Texto apresentado:
.....

5. Colhidos os vistos legais, e nada obstando, cumpre apreciar.

6. Âmbito da revista.
Elegeu a Relação como "thema decidenda" as seguintes questões:
- alegada ilegitimidade da R mulher e suas consequências quanto à sorte da instância;
- reflexos da falta de assinatura daquela no contrato promessa sobre o mérito do pedido principal (execução específica) e seu eventual suprimento pelo alegado consentimento da R;
- regime, oportunidade e consequências da falta de consignação em depósito.
No presente recurso não vem porém reeditada a questão do pressuposto processual da legitimidade, centrando-se o objecto da revista apenas nos dois restantes pontos.

7. Reflexos da falta de assinatura da Ré no contrato promessa sobre o mérito do pedido principal (execução específica) e seu eventual suprimento pelo alegado consentimento da R.
Tal como se salientara já no saneador-sentença, a Ré passou uma procuração a favor do R. subscrita em data posterior à da celebração do contrato promessa, não se exarando nela quaisquer poderes de ratificação de actos anteriores.
De resto, a carta que o mandatário dos RR enviou ao A. foi remetida apenas em nome do Réu, nela não se fazendo alusão a uma qualquer autorização/confirmação da Ré-mulher no sentido da outorga da escritura.
O contrato promessa de compra e venda fora, aliás, assinado apenas pelo A. e pelo R. a título individual, apenas vinculando por isso, e em princípio, esses contraentes "uti singuli".

.....

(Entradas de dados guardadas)
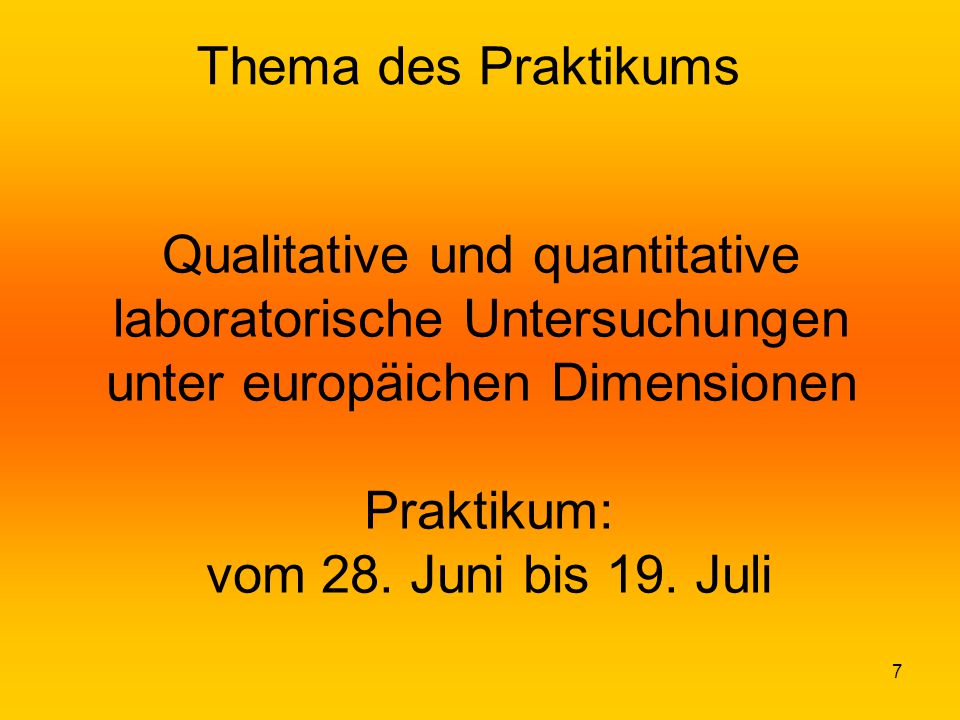 Thema des Praktikums

Qualitative und quantitative laboratorische Untersuchungen unter europäichen Dimensionen

Praktikum:
vom 28. Juni bis 19. Juli

7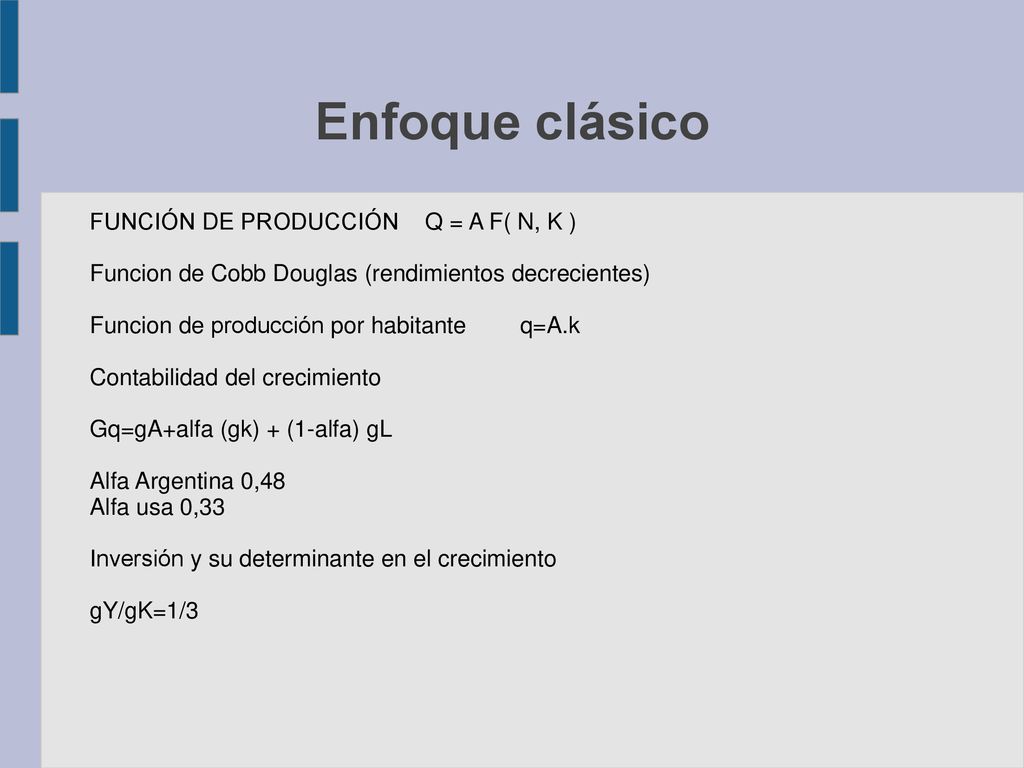 Enfoque clásico

FUNCIÓN DE PRODUCCIÓN   Q = A F( N, K )

Funcion de Cobb Douglas (rendimientos decrecientes)

Funcion de producción por habitante   q=A.k

Contabilidad del crecimiento

Gq=gA+alfa (gk) + (1-alfa) gL

Alfa Argentina 0,48
Alfa usa 0,33

Inversión y su determinante en el crecimiento

gY/gK=1/3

.....

Exercícios a resolver:
1. Repita literalmente o trecho do texto apresentado entre "6. Âmbito da" e "consignação em depósito.", inclusive.
2. De acordo com o texto apresentado, quem assinou o contrato promessa de compra e venda?
Os itens provêm de uma fonte distinta da do texto apresentado.

Respostas por exercício:
1.
6. Âmbito da revista.
Elegeu a Relação como "thema decidenda" as seguintes questões:
- alegada ilegitimidade da R mulher e suas consequências quanto à sorte da instância;
- reflexos da falta de assinatura daquela no contrato promessa sobre o mérito do pedido principal (execução específica) e seu eventual suprimento pelo alegado consentimento da R;
- regime, oportunidade e consequências da falta de consignação em depósito.

2. Apenas o A. e o R., a título individual.